Your answer looks logical and would be effective for traffic that depended on the router to forward it. But it ignores a basic reality in the original question. If there is a router interface with a primary subnet and a secondary subnet, then both subnets are in the same broadcast domain and any device in 172.23.55 could potentially ARP for any device in 172.24.55, receive a response and communicate directly without using the router at all.

Your answer is the best that we can do on the router, but we need to recognize that it is quite possible that the end stations may communicate directly without needing the router at all. And therefore the router may not be capable of preventing communication between 172.23.55 and 172.24.55.

If the question had asked about 2 subnets on different VLANs and the router were trunking, then an access list solution could be effective, but with secondary addressing the router may or may not be able to control this traffic.

HTH

Rick

Cisco Employee

Re: Access-List Suggestion

Hi Rick,

I believe when there are 2 hosts in different subnet though they are in same vlan and when anyone of them initiate a ping to another one because my client knows that request is for someone on other subnet , it will initiate an arp request for gateway address and gateway will respond with its mac and it will always hit router first.

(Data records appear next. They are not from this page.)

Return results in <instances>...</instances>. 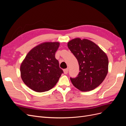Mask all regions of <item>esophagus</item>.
<instances>
[{"label":"esophagus","instance_id":"obj_1","mask_svg":"<svg viewBox=\"0 0 126 126\" xmlns=\"http://www.w3.org/2000/svg\"><path fill=\"white\" fill-rule=\"evenodd\" d=\"M63 72L64 74H67L68 72V68H67V69H64L63 70Z\"/></svg>","mask_w":126,"mask_h":126}]
</instances>
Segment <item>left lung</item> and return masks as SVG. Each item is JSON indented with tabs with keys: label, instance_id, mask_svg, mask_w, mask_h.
I'll return each mask as SVG.
<instances>
[{
	"label": "left lung",
	"instance_id": "obj_1",
	"mask_svg": "<svg viewBox=\"0 0 126 126\" xmlns=\"http://www.w3.org/2000/svg\"><path fill=\"white\" fill-rule=\"evenodd\" d=\"M68 47L79 66L77 77H70L73 85L81 91H91L99 86L108 73L107 56L96 44L86 39H72Z\"/></svg>",
	"mask_w": 126,
	"mask_h": 126
}]
</instances>
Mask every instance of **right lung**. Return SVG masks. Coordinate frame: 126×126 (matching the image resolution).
Here are the masks:
<instances>
[{
    "instance_id": "1",
    "label": "right lung",
    "mask_w": 126,
    "mask_h": 126,
    "mask_svg": "<svg viewBox=\"0 0 126 126\" xmlns=\"http://www.w3.org/2000/svg\"><path fill=\"white\" fill-rule=\"evenodd\" d=\"M58 42L39 45L30 50L20 66L22 80L30 89L45 92L52 89L58 81L63 70L59 67L55 53Z\"/></svg>"
}]
</instances>
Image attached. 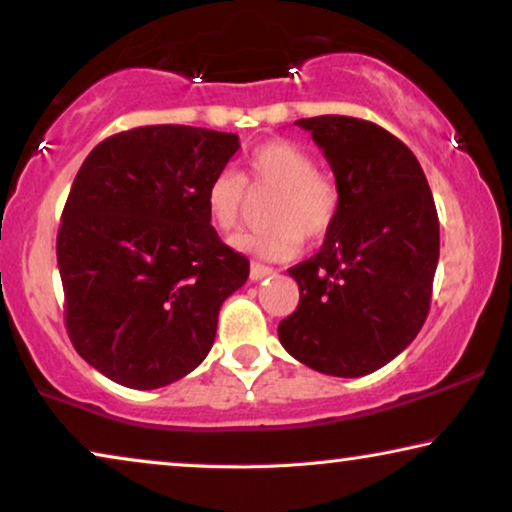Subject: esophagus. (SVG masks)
I'll return each instance as SVG.
<instances>
[{
    "mask_svg": "<svg viewBox=\"0 0 512 512\" xmlns=\"http://www.w3.org/2000/svg\"><path fill=\"white\" fill-rule=\"evenodd\" d=\"M275 275V270L272 268H268V265H263V263H251V270H249V277H251V282H261V280H265V277H272Z\"/></svg>",
    "mask_w": 512,
    "mask_h": 512,
    "instance_id": "esophagus-1",
    "label": "esophagus"
}]
</instances>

So I tried the same setup in my test bed and captured the traffic and checked that any ping request is hitting my router first with destination mac address as my router interface mac address.

Regards,

Ankur

Hall of Fame Super Silver

Re: Access-List Suggestion

Ankur

I think that there are at least 2 aspects of this to consider:

- whether the end station will ARP for other destinations depends a bit on the IP stack that it is running and on how the end station is configured. Some end stations will not ARP but some may ARP.

- if the router receives a packet on an interface and forwards the packet back out the same interface, the IOS will generate a redirect to the originating device (you may disable this but it is enabled by default). If the originating device receives a redirect it may then use this information and communicate directly.

I believe that the bottom line is that the router MAY be able to control traffic between the subnets but it also may not be able to control. You certainly can not say that the router WILL control traffic between subnets. I believe that any design which has a requirement to control traffic between 2 subnets or networks and then puts both subnets into the same VLAN is a poor design and puts itself into a situation where its requirements may not be fully achieved.

HTH

Rick

New Member

Re: Access-List Suggestion

I have some more output's, for ur analysis and conclusions, since i have perform a tests with the given ACL.

Rt#ping

Protocol [ip]:

Target IP address: 172.24.74.254

Repeat count [5]:

Datagram size [100]:

Timeout in seconds [2]:

Extended commands [n]: y

Source address or interface: 172.23.74.254

Type of service [0]:

Set DF bit in IP header? [no]:

Validate reply data? [no]:

Data pattern [0xABCD]:

Loose, Strict, Record, Timestamp, Verbose[none]:

Sweep range of sizes [n]:

Type escape sequence to abort.

Sending 5, 100-byte ICMP Echos to 172.24.74.254, timeout is 2 seconds:

Packet sent with a source address of 172.23.74.254

U.U.U

*Oct 8 04:10:22.867: %SEC-6-IPACCESSLOGDP: list 101 denied icmp 172.23.74.254 -> 172.24.74.254 (0/0), 1 packet

Success rate is 0 percent (0/5)

Rt#ping

Protocol [ip]:

Target IP address: 172.23.74.254

Repeat count [5]:

Datagram size [100]:

Timeout in seconds [2]:

Extended commands [n]: y

Source address or interface: 172.24.74.254

Type of service [0]:

Set DF bit in IP header? [no]:

Validate reply data? [no]:

Data pattern [0xABCD]:

Loose, Strict, Record, Timestamp, Verbose[none]:

Sweep range of sizes [n]:

Type escape sequence to abort.

Sending 5, 100-byte ICMP Echos to 172.23.74.254, timeout is 2 seconds:

Packet sent with a source address of 172.24.74.254

.....

*Oct 8 04:10:44.611: %SEC-6-IPACCESSLOGDP: list 101 denied icmp 172.24.74.254 -> 172.23.74.254 (0/0), 1 packet

Success rate is 0 percent (0/5)

Rt#

Now i can see that the acl works fine, but why im getting "U"nreachable in one way and not in the other ?

*****

Sy, i had editted this message for better understanding, and included a log in each acl sentence.